| Thanks Nijaz for the updated filter rules!
With these I was also able now to "HTTrack down" the guardianproject in a
short amount of time.
JFYI here the used command line version:
httrack <https://mobile.twitter.com/guardianproject> -v -s0 -F "Mozilla/5.0
(Linux; U; Android 2.2) AppleWebKit/533.1 (KHTML, like Gecko) Version/4.0
Mobile Safari/533.1" -%S "twitter2-scanrules.txt" -%c16 -%B -u0 -%s -%v -A0
--disable-security-limits
(in the scanrules txt file are the rules as defined by you)
Tried it also on the other Twitter account I was using in my first test, and
it also was quickly finishing.
For some embedded images it may need some further scan rules tweaking, but
overall it's great to see that basically working!

INFORMATION GIVEN:

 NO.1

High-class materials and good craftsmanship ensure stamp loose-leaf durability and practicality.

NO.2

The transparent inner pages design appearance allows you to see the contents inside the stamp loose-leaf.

==

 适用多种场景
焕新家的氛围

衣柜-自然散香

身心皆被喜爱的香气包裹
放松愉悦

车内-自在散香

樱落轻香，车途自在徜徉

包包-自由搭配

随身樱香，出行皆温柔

EXERCISE INSTRUCTIONS:
A. Answer these questions using the forum post about HTTrack:
(i) Which account's mobile Twitter page did the poster mirror?
(ii) What file name is given for the scan rules in the command line?
(iii) According to the poster, what may still need further scan rules tweaking?
B. Carry on the forum post about mirroring Twitter with HTTrack from the point where it ends.

ANSWERS FOR EACH ITEM:
A.
(i) The guardianproject account.
(ii) "twitter2-scanrules.txt"
(iii) Some embedded images.

B.
I just noticed recently, at least with these 2 tests, the created HTML files
are stored without file suffix. I have to add .html and then they are viewable
(else it would be the plain source html text in the browser). And because of
the missing file suffix, also the reference used by the "Load Older Tweets"
button would require the .html change in each file, else right now it
references out to the "file without suffix".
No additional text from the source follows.